In this project I explore, segment, and cluster the neighborhoods in the city of Toronto. The neighborhood data though is not readily available on the internet.

For the Toronto neighborhood data, a Wikipedia page: https://en.wikipedia.org/wiki/List_of_postal_codes_of_Canada:_M exists that has all the information we need to explore and cluster the neighborhoods in Toronto.
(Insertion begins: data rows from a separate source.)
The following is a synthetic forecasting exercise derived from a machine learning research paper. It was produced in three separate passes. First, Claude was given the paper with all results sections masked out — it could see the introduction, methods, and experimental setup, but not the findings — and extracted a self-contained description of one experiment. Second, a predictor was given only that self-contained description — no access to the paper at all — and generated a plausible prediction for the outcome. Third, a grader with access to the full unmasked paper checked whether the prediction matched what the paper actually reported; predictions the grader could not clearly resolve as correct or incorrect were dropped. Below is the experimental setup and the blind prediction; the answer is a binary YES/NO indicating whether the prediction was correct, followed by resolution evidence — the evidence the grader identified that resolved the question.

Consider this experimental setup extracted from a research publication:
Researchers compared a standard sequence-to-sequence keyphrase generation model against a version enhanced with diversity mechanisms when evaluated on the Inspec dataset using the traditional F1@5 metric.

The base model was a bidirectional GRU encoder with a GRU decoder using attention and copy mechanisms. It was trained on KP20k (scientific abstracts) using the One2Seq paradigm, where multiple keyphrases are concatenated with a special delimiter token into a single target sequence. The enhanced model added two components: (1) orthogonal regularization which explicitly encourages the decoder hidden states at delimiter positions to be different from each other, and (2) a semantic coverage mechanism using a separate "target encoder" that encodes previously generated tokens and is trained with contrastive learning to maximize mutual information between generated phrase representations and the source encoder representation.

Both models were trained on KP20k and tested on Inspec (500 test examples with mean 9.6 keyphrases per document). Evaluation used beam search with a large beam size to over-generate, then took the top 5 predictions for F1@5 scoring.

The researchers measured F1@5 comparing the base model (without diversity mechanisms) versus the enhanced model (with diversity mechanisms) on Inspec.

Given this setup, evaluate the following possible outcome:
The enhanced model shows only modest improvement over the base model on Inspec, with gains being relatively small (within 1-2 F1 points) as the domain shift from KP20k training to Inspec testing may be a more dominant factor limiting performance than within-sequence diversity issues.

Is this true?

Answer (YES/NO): NO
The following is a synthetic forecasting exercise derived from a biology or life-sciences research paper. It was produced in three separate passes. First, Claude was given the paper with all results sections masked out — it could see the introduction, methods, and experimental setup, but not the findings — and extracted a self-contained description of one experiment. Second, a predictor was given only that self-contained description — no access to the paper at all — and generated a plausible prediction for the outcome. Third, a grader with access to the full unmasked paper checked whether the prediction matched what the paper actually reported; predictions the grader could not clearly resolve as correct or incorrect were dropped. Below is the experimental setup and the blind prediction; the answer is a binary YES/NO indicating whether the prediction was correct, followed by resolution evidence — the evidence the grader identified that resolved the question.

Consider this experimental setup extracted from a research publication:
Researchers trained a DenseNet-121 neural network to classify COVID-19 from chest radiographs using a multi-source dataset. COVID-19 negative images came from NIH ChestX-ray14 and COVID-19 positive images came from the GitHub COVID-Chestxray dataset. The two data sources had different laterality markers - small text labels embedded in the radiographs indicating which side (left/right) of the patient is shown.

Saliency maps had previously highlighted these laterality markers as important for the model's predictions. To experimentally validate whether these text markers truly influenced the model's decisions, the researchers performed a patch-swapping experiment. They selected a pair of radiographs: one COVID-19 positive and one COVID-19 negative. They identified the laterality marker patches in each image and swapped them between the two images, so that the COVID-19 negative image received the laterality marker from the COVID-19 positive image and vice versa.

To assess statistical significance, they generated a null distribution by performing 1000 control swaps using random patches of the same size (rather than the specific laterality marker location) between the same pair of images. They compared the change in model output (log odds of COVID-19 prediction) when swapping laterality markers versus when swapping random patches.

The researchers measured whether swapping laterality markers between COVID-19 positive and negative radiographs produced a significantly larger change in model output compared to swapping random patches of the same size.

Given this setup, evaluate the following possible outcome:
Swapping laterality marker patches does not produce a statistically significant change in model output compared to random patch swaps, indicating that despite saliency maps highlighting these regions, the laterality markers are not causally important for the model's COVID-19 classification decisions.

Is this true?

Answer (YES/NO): NO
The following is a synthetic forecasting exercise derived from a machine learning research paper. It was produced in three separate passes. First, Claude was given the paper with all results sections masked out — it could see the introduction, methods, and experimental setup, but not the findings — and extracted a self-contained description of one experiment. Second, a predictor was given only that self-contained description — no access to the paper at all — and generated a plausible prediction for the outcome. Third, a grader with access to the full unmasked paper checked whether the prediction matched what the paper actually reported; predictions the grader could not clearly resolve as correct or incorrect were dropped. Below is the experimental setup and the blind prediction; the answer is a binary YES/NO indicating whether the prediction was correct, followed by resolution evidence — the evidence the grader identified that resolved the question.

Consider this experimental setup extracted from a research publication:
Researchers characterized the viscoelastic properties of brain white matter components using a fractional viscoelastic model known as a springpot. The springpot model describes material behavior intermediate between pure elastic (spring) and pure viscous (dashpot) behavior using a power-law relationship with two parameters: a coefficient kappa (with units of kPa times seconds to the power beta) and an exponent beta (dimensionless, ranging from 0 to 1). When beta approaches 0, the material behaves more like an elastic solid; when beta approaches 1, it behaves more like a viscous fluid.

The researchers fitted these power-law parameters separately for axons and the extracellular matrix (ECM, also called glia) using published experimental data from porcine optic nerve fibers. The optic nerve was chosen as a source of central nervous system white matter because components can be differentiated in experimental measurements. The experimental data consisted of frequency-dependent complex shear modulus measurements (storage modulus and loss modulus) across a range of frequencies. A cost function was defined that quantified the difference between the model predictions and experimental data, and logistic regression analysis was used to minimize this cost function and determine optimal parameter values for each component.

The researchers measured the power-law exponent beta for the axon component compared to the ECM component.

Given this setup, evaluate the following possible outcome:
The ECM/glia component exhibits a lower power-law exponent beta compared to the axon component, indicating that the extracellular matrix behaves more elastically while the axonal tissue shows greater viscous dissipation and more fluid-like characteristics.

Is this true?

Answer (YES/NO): YES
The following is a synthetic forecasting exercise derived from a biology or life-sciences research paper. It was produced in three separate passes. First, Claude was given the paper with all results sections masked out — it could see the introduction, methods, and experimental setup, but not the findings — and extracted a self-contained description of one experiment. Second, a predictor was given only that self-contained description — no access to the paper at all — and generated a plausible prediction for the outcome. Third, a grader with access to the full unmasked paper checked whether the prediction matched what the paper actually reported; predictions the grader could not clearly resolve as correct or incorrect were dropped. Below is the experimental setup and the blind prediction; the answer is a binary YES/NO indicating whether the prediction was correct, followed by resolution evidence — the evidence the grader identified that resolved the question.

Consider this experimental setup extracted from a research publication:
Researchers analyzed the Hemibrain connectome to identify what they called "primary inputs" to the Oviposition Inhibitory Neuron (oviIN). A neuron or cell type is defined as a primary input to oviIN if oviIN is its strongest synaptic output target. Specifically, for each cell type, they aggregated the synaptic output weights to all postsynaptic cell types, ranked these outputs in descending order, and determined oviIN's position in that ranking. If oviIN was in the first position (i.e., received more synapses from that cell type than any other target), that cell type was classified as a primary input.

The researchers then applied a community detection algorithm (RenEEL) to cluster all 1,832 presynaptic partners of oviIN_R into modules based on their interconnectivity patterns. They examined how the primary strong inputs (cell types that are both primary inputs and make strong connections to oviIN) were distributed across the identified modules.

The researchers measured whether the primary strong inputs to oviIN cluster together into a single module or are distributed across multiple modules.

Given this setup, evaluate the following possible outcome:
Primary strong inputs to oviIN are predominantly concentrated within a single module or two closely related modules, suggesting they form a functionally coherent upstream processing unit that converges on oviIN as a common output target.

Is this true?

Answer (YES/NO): NO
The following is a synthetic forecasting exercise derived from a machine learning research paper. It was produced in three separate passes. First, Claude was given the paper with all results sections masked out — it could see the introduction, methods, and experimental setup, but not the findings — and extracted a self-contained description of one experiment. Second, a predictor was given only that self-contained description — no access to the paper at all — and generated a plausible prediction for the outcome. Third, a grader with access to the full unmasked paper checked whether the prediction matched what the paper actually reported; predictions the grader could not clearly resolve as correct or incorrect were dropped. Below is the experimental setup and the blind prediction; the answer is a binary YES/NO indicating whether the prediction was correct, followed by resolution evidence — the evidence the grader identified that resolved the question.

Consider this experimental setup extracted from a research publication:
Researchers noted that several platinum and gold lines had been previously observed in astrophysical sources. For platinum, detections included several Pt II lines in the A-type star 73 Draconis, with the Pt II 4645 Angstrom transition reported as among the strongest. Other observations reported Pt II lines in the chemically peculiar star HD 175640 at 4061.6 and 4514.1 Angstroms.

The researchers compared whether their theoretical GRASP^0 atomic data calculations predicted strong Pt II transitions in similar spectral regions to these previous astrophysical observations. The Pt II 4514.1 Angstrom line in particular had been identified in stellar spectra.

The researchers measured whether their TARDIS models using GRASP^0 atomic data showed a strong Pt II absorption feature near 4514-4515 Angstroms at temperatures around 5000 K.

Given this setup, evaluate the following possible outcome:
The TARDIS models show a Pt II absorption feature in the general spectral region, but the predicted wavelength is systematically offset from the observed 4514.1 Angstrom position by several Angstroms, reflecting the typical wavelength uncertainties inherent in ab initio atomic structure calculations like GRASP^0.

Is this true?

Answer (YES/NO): NO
We will have to scrape the Wikipedia page and wrangle the data, clean it, and then read it into a pandas dataframe so that it is in a structured format.

Once the data is in a structured format, we can start the analysis to explore and cluster the neighborhoods in the city of Toronto.

### Importing Libraries

In [48]:
import numpy as np

import pandas as pd # library for data analsysis
pd.set_option('display.max_columns', None)
pd.set_option('display.max_rows', None)

import json # library to handle JSON files

#!conda install -c conda-forge geopy --yes # uncomment this line if you haven't completed the Foursquare API lab
from geopy.geocoders import Nominatim # convert an address into latitude and longitude values

import requests # library to handle requests
from pandas.io.json import json_normalize # tranform JSON file into a pandas dataframe

# Matplotlib and associated plotting modules
import matplotlib.cm as cm
import matplotlib.colors as colors

# import k-means from clustering stage
from sklearn.cluster import KMeans

#!conda install -c conda-forge folium=0.5.0 --yes # uncomment this line if you haven't completed the Foursquare API lab
import folium # map rendering library

from bs4 import BeautifulSoup
import lxml

print('Libraries imported.')

Libraries imported.


### 1. Getting data and convert to dataframe

In [49]:
url = "https://en.wikipedia.org/wiki/List_of_postal_codes_of_Canada:_M"
result = requests.get(url)
soup = BeautifulSoup(result.content, 'html.parser')
wiki_table=soup.find('table',{'class':'wikitable sortable'})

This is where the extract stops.